Drug Addiction And The Brain
The brain is made up of many different parts that work together and communicate with each other. This essential organ allows people to think, breathe, move, speak, and feel. Once drugs enter the brain, they mess up the normal processes.
A chemical in the brain called dopamine is naturally released when a person experiences a reward or pleasure, like eating or listening to music. Drugs trick the brain by stimulating the “reward circuit” and producing unnatural levels of dopamine, the feel-good chemical. This overflow of dopamine causes the person to feel euphoria or intense happiness.
After a period of repeated use, the brain gets used to the extra dopamine. The brain produces less dopamine naturally, and the person begins to feel little to no pleasure when not using drugs. Long-term use can cause other chemical changes in the brain that may affect:
Addiction Risk Factors
Although it’s mostly understood what goes on in the brain when a person is addicted to drugs, it’s impossible to know how many times it takes to use a drug before becoming addicted. However, risk factors, like genes, environment, and development, can increase the chances that a person develops an addiction:
- Early use – the earlier a person begins to use drugs, they more likely they are to become addicted. Early use can occur as a result of genes, unstable family relationships, mental illness, physical or sexual abuse, and other social or biological factors.
- Home and family – the risk of developing an addiction is increased when young people grow up around parents, older siblings, or other family members who abuse drugs or alcohol or engage in criminal activities. Also, genetics may come into play if the family has a history of substance abuse.

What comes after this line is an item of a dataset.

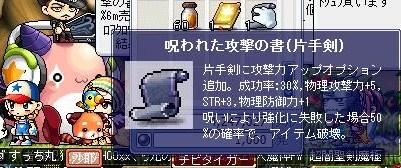 Maple100404_004259.jpg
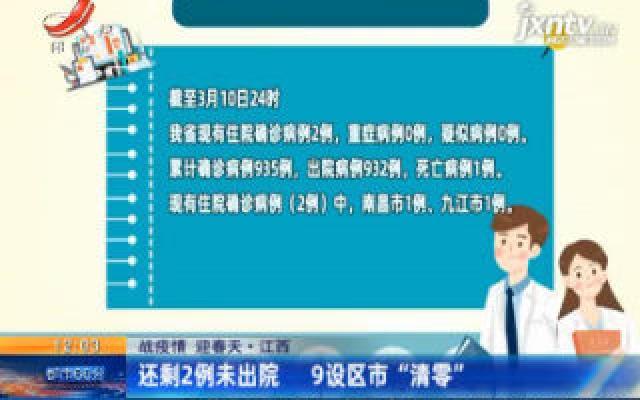 """【战疫情 迎春天·江西】截止3月10日24时还剩2例未出院 9设区市""""清零"""""""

- Method of use – the way a person takes a drug can increase addiction risks. Smoking or injecting drugs enter the brain almost instantly and produce powerful and intense highs. But, these methods wear off quickly, making the person crave more. Many researchers believe this leads to repeated use and eventual addiction.
- Peers and school – friends and acquaintances at school, or elsewhere, who abuse drugs can pressure others into trying them for the first time. Addiction risks increase when peer pressure is combined with academic failure and poor social skills.
Addiction can occur at any time, but the earlier a person uses drugs, the more likely they are to become addicted. Plus, the more risk factors a person is exposed to, the more likely they will develop an addiction when they use drugs.
Warning Signs Of Addiction
Because drug and alcohol use severely affects a person, there are many warning signs of addiction. Some physical signs of addiction include:
- bloodshot eyes
- change in appearance or neglecting personal hygiene
- change in pupil size (larger or smaller)
- lack of coordination or balance
- a runny nose
- sudden weight loss/gain
- slurred speech
Some behavioral signs of addiction can include:
- continual drug use despite harm to relationships and self
- drug tolerance (having to take more and more)
- drug use is a top priority
- experiencing withdrawal symptoms when they stop use
- legal troubles or asking for money
- neglecting responsibilities at home, work, or school
- no longer enjoying favorite activities
- secretive behaviors
- use more drugs than intended and can’t stop
- using drugs in dangerous situations
Other warning signs can be psychological, and the person may show increased anxiety and paranoia. They may appear “spaced-out,” seem tired, and lack motivation. Unexplained changes in personality may lead to unusual energy, mood swings, and uncommon outbursts of anger.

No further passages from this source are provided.